In Europe, UK Prime Minister Theresa May was replaced by Boris Johnson in July. His first act of business was to commit to leave the EU on October 31, with or without a deal. Parliament was less supportive of a potential no-deal Brexit, passing legislation that forces the government to ask for an extension if it cannot come to an agreement with the EU. In an attempt to push past these concerns, Boris Johnson suspended parliament until October 14, two weeks before the Brexit date. The suspension was subsequently ruled unlawful. An election is now the most likely outcome if a deal cannot be reached by October 31. Amidst the ongoing uncertainty, UK equities delivered broadly flat returns of 0.7% over the quarter, as measured by the MSCI UK (in local currency terms).

European equities, as measured by the Euro Stoxx 50 Index, posted a positive return for the June quarter of 2.8%. The ECB cut interest rates by 10bps in September to -0.5%, sending rates further into negative territory. In addition, the ECB announced the quantitative easing program would recommence as of 1 November, buying €20 billion worth of bonds per month, indefinitely. Contraction in the manufacturing sector continued in September, as observed through the Markit Eurozone Manufacturing PMI closing at 45.7 compared to 47.6 in June. The Euro Area unemployment rate continued to decline to 7.4% in August, its lowest level since May 2008. The Euro area’s headline year-on-year inflation is expected to ease to 0.9% in September from 1.3% in June. European core inflation (which excludes prices of volatile items such as food and energy) increased 1.0% in September over the same month in the previous year.

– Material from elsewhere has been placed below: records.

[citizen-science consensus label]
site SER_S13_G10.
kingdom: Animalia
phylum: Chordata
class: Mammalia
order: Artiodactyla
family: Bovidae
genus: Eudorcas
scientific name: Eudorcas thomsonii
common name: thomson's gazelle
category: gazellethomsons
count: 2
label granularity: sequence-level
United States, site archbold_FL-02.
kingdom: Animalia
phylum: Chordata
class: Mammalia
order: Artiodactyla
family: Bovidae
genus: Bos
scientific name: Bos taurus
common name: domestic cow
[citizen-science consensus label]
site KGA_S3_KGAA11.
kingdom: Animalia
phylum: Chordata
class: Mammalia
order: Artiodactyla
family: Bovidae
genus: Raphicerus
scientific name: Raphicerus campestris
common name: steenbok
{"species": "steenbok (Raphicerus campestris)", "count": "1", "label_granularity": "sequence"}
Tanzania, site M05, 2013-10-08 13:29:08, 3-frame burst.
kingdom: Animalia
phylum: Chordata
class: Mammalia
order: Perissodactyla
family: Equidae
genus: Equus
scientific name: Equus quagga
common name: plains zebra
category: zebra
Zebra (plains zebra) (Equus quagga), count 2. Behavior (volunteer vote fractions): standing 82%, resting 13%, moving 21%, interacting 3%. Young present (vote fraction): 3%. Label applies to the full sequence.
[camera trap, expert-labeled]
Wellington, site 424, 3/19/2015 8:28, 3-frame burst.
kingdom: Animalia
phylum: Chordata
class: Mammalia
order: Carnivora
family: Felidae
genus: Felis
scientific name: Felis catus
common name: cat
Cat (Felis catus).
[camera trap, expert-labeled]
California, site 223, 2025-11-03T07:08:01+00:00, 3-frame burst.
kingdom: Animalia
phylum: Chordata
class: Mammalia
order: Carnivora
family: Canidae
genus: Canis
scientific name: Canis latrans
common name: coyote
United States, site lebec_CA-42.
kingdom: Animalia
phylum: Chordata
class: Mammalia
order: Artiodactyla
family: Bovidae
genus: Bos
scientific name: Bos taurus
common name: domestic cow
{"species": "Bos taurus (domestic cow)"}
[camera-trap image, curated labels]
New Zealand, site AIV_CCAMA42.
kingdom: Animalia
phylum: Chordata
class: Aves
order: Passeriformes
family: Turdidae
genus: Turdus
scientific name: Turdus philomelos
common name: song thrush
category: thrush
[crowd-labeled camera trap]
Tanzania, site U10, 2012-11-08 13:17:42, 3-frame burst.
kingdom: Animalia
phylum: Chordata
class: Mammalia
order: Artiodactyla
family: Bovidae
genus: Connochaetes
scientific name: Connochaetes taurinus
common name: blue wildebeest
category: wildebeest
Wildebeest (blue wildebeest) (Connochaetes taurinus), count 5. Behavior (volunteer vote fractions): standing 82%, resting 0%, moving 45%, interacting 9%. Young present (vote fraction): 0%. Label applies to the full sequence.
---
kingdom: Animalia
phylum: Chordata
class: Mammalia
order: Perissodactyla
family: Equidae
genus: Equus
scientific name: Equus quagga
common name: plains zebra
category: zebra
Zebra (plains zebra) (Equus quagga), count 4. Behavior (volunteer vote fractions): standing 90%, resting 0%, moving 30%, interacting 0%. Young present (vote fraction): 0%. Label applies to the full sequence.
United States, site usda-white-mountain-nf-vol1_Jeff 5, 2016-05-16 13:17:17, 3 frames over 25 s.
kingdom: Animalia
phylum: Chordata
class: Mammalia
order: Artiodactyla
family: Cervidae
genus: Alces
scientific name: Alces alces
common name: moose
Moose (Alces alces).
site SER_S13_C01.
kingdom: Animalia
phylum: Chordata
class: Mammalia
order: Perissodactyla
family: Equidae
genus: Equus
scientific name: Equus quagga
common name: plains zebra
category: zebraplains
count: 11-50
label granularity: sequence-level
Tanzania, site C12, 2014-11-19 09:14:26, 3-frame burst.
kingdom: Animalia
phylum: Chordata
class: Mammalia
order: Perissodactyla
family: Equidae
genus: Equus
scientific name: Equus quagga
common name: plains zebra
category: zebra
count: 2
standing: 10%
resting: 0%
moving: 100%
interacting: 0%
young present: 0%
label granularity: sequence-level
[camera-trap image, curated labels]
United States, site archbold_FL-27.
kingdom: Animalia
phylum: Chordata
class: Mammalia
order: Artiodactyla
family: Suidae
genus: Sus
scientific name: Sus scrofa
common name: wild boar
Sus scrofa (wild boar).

Chinese quarterly GDP expanded 1.6% in the three months to June, up from the 1.4% growth recorded in the previous quarter. The China Caixin Manufacturing PMI unexpectedly rose to 51.4 in September from its low of 49.4 in June. Amidst the ongoing trade war, Chinese equities performed poorly over the quarter returning -2.5% (measured by the Shanghai Composite Index).

As widely expected, the Bank of Japan (BoJ) left its interest rate unchanged at -0.1% for another quarter at its September meeting. Policymakers stuck to their target yield on 10-year government bonds of 0%, noting they would review economic and price developments more thoroughly at the next policy meeting. The BoJ reiterated that the economy will likely continue to expand through to 2021 despite the global slowdown and weakness in exports. Japanese year on year CPI inflation fell from its May reading of 0.7% to 0.3% in August, increasing the likelihood of further stimulus. Over the September quarter, the Japanese unemployment rate remained broadly flat at 2.2%. A fall in the Markit/Nikkei Final Japan Manufacturing PMI from 49.3 in June to 48.9 in September signalled a sharper deterioration in manufacturing conditions. Despite weaker economic data, Japanese equities posted positive returns over the quarter, as measured by the MSCI Japan, returning 3.5% for the period (in local currency terms).

Bond yields fell globally over the September quarter against the backdrop of looser monetary policy around the world. The US 10-year government bond yield fell by 34 bps to 1.66%, the UK 10-year government bond yield fell by 35 bps to 0.49% and the 10-year German government bond yield delved further into negative territory, falling 24 bps to end the quarter at -0.57%.

Global listed property outperformed global equities for the September quarter with a 7.0% return, as measured by the FTSE EPRA/NAREIT Developed ex-Australia Rental Index (AUD hedged).

Note: This investment commentary does not constitute advice. All investment figures quoted relate to before-tax performance of the relevant industry benchmark.